人間世界の外で交替で攻撃を仕掛けていた魔物たちは、つい先ほどあった彼らの王の力の襲来に驚き、手を止めていた。

彼らがどんなに攻撃しても揺るぎもしない障壁を1点のみとはいえ突き破り、わずかな時間侵入し直ぐに離れた魔王の力が何を目的とされていたのか、わからない。


彼らには・・・何も知らされていなかった。


不審そうに人間世界を見ていた彼らは更に驚く事態に遭遇する。


強固であった障壁が・・・フッと消え去ったのだ。


「?!」


千載一遇の攻撃のチャンスだったのに、驚きすぎた彼らの対応は遅れる。

そしてその遅れは・・・致命的な失敗となった。


障壁が消えると同時に数頭の竜が彼らの目の前に現れたのだ!!


竜の口から明確な攻撃の意志を持った力が呆然とする彼らに叩きつけられる!!


あまりの事態に彼らは慌てた。


確かに竜は人間を気に入っていた。

気に入りの人間世界を攻撃する魔物を内心面白く思ってはいなかっただろう。

しかし、だからと言って・・・魔物を攻撃するような暴挙に出るとは思わなかった。


竜と魔物の力は・・・実は拮抗している。


戦えば双方共に大きな被害が出るはずだ。

気に入っているとはいえ、たかが人間のために竜がそんな危険を犯すはずがないと魔物は思っていたのだ。

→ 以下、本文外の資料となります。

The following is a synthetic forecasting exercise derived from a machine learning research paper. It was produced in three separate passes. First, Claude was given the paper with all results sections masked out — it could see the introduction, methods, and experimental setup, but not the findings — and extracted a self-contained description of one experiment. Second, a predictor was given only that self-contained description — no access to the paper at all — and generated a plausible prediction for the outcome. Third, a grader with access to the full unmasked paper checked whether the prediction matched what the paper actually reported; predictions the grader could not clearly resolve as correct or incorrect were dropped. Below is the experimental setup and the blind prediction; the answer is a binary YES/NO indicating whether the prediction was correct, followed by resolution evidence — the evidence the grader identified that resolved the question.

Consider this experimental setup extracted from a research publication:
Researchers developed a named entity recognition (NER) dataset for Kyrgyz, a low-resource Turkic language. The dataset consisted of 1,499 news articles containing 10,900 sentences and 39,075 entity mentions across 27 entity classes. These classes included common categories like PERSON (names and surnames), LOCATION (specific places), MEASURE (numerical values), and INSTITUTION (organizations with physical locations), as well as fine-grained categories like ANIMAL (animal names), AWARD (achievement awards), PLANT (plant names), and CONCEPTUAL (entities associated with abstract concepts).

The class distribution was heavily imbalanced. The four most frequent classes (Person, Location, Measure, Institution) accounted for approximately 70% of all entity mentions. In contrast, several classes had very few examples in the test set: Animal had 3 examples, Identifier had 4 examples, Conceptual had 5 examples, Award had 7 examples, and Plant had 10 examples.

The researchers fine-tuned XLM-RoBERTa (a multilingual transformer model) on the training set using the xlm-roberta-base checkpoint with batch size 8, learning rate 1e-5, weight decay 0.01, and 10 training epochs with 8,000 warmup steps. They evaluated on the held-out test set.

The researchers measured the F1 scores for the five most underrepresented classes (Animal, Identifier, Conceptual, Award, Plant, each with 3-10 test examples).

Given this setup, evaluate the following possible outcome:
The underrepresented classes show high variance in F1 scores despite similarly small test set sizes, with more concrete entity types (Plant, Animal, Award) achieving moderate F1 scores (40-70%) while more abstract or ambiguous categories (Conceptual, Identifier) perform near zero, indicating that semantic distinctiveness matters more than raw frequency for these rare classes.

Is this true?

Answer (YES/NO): NO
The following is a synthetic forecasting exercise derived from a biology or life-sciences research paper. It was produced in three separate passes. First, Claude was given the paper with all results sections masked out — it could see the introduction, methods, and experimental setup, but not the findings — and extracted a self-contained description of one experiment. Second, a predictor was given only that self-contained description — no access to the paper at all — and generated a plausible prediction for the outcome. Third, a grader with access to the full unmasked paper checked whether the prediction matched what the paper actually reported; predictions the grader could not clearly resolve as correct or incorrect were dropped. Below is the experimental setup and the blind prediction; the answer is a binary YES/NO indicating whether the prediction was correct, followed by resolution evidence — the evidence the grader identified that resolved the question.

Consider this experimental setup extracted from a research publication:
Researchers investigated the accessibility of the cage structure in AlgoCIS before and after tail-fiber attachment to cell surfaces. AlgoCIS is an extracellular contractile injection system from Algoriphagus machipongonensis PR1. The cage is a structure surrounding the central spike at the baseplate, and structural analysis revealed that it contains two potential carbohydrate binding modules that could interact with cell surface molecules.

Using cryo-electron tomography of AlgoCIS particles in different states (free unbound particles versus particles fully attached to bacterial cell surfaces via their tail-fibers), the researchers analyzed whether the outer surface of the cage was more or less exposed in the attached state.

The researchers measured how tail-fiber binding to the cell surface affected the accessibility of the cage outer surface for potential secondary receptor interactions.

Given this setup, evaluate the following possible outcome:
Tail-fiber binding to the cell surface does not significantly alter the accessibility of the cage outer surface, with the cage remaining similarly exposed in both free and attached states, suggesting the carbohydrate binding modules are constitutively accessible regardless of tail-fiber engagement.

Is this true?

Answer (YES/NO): NO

・・・突然の竜の攻撃に、守りの力を使えた者は、あまりにも少ない。


そのほとんどが竜の攻撃をまともにくらいその場から吹き飛ばされる!!


体勢を整える暇も与えられず第2弾の攻撃が加えられた!


それは・・・青い竜だった。


竜王に似た・・・しかし違う青を纏う竜は、最初の攻撃を上回る威力の破壊光線を放つ!!


「?!!」


魔物は・・・逃げ惑うことしかできなかった。


圧倒的なその力をくらい、満身創痍になりながら逃げ出していく。

人間世界を攻撃していた全ての魔物がその場から消えるまで、ものの数分もかからなかった。





「橙黄!橙黄!!」


光と闇の精霊王に抱えられたボロ雑巾のような存在に蘇芳は駆け寄ろうとする。

だが、その両腕はガッチリとアッシュとタンに捕まえられ抑え付けられている。


「放せ!!」


橙黄に蘇芳の声は届いていないようだった。

その体はピクリとも動かず・・・最悪の事態を予想させる。


「橙黄!!!」


声は・・・届かない。


紅緋と黄蘗は、あまりに哀れなその光景に顔を背けた。


“対”を失いかけている魔物の悲鳴は胸を抉った。


「・・・放してやってくれ。」


紅緋は、アッシュとタンに頼んだ。


「魔王さまの居城なら、俺が捜す。だからそいつを放してやってくれ。」


黄蘗は弾かれたように顔を上げ、自分の対を見詰めたが・・・非難する声は上げなかった。紅緋の気持ちも・・・そして蘇芳の気持ちもよくわかる。自分が蘇芳の立場に立たされたらと考えれば・・・何も言えなかった。


「そんな悠長なこと言ってられないのよぉ。」


なのに返ってきた母の言葉の非情さに思わず声を荒げた!


「お前たちは!!知らないんだ!“対”を失うのがどんなことか!!どれほど辛いか!!!・・・放してやれ!せめて、最期の時くらい触れさせてやれ!!」


黄蘗の怒声に母はビクともしない。

冷たい目で見返した。


「知っているわよ。・・・失えない存在を失う苦しみくらい。どこかのバカのおかげで・・・嫌と言うほどね。アッシュとタンだってわかっているわぁ。彼らは魔物なのよ。貴方と同じ。」


黄蘗は驚いて目の前の女と蘇芳を掴まえている魔法使いと剣士を見た。


(魔物・・・?)


言われれば納得する。

彼らの力の強さは人間とは思えぬほどのものだった。


「ならば!」


わかるのなら、どうして放してやらないのだと黄蘗は詰る。


だが、母は厳しかった。


「大体貴方が言うのは、ずうずうしいのよねぇ。自分がこの国にした事を思い出してごらんなさい。魔物は傷ついて可哀想で、人間だったらかまわないなんて、どうすればそんな愚かで、ずうずうしい考えが持てるのぉ?」


黄蘗は・・・黙り込んだ。


正直に言えば母の非難はピンとこない。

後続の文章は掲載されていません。